▶ DOCUMENT TEXT
════════
The following constitutes Amendment No. 1 to the Schedule 13D filed by the undersigned (the "Amendment No. 1").  This Amendment No. 1 amends the Schedule 13D as specifically set forth herein.

Item 2. Identity and Background

Item 2(a)-(c) and (f) is hereby amended and restated to read as follows:

(a) - (c) This Statement is filed by Harris & Harris Group, Inc. (“Harris & Harris”), Daniel B. Wolfe and Douglas W. Jamison (each, a "Reporting Person"). Mr. Wolfe and Mr. Jamison may be deemed to have shared voting and shared dispositive power over the Common Stock owned by Harris & Harris (the "Shares") as result of their respective positions as President, Chief Financial Officer and Chief Compliance Officer (Mr. Wolfe) and Chief Executive Officer (Mr. Jamison) of Harris & Harris. The principal business address of each Reporting Person is 1450 Broadway, 24th Floor, New York, NY 10018. None of the Reporting Persons is considered to be part of a group, and this Schedule 13D has been filed by the Reporting Persons as a joint filing pursuant to Rule 13d–1(k)(1) promulgated by the Securities and Exchange Commission (“SEC”) under the Securities Exchange Act of 1934, as amended.

(f) Harris & Harris is a New York corporation, Mr. Wolfe and Mr. Jamison are citizens of the United States of America.

Item 4. Purpose of Transaction
Item 4 is hereby amended and restated to read as follows:

The description set forth in Item 3 of this Schedule 13D is incorporated herein by reference. Harris & Harris acquired such securities in the Company for investment purposes. Depending upon overall market conditions, other investment opportunities available to Harris, the availability of Shares at prices that would make the purchase of additional Shares desirable, or the market price at which Shares are then currently trading that would make the sale of Shares desirable (in either case, including market prices that may exist as a result of this filing or other filings by Harris), Harris may increase or decrease its position in the Issuer through, among other things, the purchase or sale of Shares on the open market or in private transactions or otherwise, on such terms and at such times as Harris may deem advisable. Harris does not have any present plan or proposal which would relate to or result in any of the matters set forth in subparagraphs (a) - (j) of Item 4 of Schedule 13D, except as set forth herein or such as would occur upon completion of any of the actions discussed herein.
════════
▶ DATA SHOWN
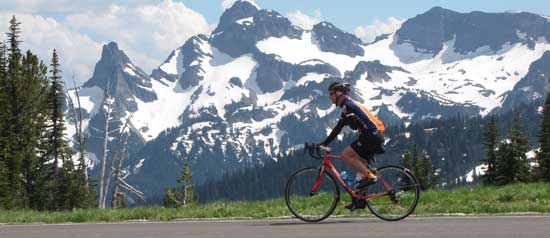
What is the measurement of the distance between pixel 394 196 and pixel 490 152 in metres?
51.0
════════
▶ DIRECTIVE 1
Please output the passage of the Schedule 13D amendment above, starting at "(a) - (c) This" and ending at "1934, as amended.".
▶ DIRECTIVE 2
In the Schedule 13D amendment, what is the principal business address of each Reporting Person?

▶ CORRECT ANSWER 1
(a) - (c) This Statement is filed by Harris & Harris Group, Inc. (“Harris & Harris”), Daniel B. Wolfe and Douglas W. Jamison (each, a "Reporting Person"). Mr. Wolfe and Mr. Jamison may be deemed to have shared voting and shared dispositive power over the Common Stock owned by Harris & Harris (the "Shares") as result of their respective positions as President, Chief Financial Officer and Chief Compliance Officer (Mr. Wolfe) and Chief Executive Officer (Mr. Jamison) of Harris & Harris. The principal business address of each Reporting Person is 1450 Broadway, 24th Floor, New York, NY 10018. None of the Reporting Persons is considered to be part of a group, and this Schedule 13D has been filed by the Reporting Persons as a joint filing pursuant to Rule 13d–1(k)(1) promulgated by the Securities and Exchange Commission (“SEC”) under the Securities Exchange Act of 1934, as amended.

▶ CORRECT ANSWER 2
1450 Broadway, 24th Floor, New York, NY 10018